All measurements were performed on a ThinkPad laptop with a 64-bit Intel Core i5–4200M (Haswell) CPU running at 2.50 GHz. All measurements were executed sequentially and on a single core. Where applicable we use regression to fit a line to the data and the goodness-of-fit is quantified by the \(r^2\) parameter.

Results

Usually when analyzing the runtime of a randomized algorithm we are interested in the expected runtime: the mean computed over the random bits. We do this by factoring the same number multiple times using a different PRNG-seed for the solver and average the runtime to compute the expected runtime numerically. We are interested in the asymptotics: the growth of the runtime as a function of the size of its input, so we group the semi-primes by their bitlength n (100 semi-primes per bitlength) and plot the mean runtime of solving five times. The results are given in Fig. 1a and are showing an exponential trend. The green line is fitted against the median runtime of all semi-primes of the same bitlength.

We repeated the same experiment for multiplication with the Karatsuba algorithm. The results are given in Fig. 1b: note that asymptotic runtime has improved somewhat over schoolbook multiplication at the cost of a larger constant. We conclude that changing the multiplication algorithm does not make factoring with SAT solvers efficient. Since the larger constant dominates the runtime at this small scale, we will consider schoolbook multiplication for the remainder of our experiments.

An alternative strategy for factoring is to run several solvers in parallel and wait for the first one to return a solution. We simulate this strategy by taking the minimum solver time of solving the same instance with the solver initialized with 100 different random seeds for 100 semi-primes per bitlength: the results are given in Fig. 2. Asymptotically the runtime became worse by employing this strategy. Note that this strategy does push down the constant by approximately \(2^{6.1}\). Since this is smaller than 100 it does not lead to a lower expected runtime on this small scale when we consider the total runtime of all parallel solvers.

Supplied records =>
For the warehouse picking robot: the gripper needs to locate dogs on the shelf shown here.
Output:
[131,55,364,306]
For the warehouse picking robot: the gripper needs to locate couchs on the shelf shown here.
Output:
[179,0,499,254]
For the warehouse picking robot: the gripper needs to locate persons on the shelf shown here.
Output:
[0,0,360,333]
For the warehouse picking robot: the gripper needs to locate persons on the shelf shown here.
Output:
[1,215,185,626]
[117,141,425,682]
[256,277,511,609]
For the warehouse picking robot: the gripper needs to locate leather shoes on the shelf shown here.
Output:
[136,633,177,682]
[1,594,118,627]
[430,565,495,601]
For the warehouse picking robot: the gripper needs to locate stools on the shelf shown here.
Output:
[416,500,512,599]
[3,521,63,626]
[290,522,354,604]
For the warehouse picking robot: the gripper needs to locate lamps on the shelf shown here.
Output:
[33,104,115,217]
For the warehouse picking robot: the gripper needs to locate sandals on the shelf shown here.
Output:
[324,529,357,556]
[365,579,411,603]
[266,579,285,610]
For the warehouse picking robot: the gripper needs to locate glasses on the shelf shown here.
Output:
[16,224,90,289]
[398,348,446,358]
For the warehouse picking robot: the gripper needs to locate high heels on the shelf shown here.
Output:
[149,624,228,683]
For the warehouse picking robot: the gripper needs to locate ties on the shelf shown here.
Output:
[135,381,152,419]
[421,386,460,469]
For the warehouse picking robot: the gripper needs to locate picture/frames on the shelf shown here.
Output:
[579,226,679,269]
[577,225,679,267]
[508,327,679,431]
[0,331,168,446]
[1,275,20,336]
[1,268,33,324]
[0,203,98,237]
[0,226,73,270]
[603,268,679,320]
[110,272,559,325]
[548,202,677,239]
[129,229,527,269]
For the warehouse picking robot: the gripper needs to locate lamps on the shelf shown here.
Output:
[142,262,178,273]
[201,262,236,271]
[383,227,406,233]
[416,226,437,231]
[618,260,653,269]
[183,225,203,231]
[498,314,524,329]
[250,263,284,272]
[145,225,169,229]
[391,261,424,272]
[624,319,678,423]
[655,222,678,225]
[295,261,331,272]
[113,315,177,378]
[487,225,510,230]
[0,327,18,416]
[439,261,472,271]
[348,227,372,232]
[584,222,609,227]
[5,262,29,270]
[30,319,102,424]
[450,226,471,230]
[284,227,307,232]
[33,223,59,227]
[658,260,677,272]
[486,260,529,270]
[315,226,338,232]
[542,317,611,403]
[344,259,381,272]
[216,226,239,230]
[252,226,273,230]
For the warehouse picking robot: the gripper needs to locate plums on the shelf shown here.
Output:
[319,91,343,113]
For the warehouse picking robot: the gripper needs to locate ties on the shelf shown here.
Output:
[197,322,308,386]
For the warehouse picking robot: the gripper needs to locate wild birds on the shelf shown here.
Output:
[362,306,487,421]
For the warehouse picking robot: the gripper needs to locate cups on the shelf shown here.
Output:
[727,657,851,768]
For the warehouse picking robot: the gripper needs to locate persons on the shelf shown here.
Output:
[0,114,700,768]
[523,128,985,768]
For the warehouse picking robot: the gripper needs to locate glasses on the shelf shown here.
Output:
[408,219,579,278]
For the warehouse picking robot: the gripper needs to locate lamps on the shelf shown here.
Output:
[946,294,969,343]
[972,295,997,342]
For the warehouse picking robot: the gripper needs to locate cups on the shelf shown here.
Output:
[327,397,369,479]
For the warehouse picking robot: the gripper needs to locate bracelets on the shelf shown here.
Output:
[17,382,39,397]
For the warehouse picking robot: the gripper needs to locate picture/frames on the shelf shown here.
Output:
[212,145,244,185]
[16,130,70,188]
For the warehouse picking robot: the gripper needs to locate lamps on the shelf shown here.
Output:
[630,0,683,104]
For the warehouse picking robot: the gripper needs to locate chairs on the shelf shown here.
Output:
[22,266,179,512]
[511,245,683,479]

Stated task A =>
Answer these from the text on factoring runtimes:
(i) At what clock speed did the CPU run during the measurements?
(ii) How many semi-primes were used per bitlength?
(iii) By approximately what factor does the parallel-solver strategy push down the constant?
Stated task B =>
Reproduce the stretch of the records from the line containing "plums on the shelf shown here." through the line containing "[362,306,487,421]", with both of those lines included and every line left unchanged.

Worked answer A =>
(i) 2.50 GHz
(ii) 100
(iii) Approximately \(2^{6.1}\)

Worked answer B =>
For the warehouse picking robot: the gripper needs to locate plums on the shelf shown here.
Output:
[319,91,343,113]
For the warehouse picking robot: the gripper needs to locate ties on the shelf shown here.
Output:
[197,322,308,386]
For the warehouse picking robot: the gripper needs to locate wild birds on the shelf shown here.
Output:
[362,306,487,421]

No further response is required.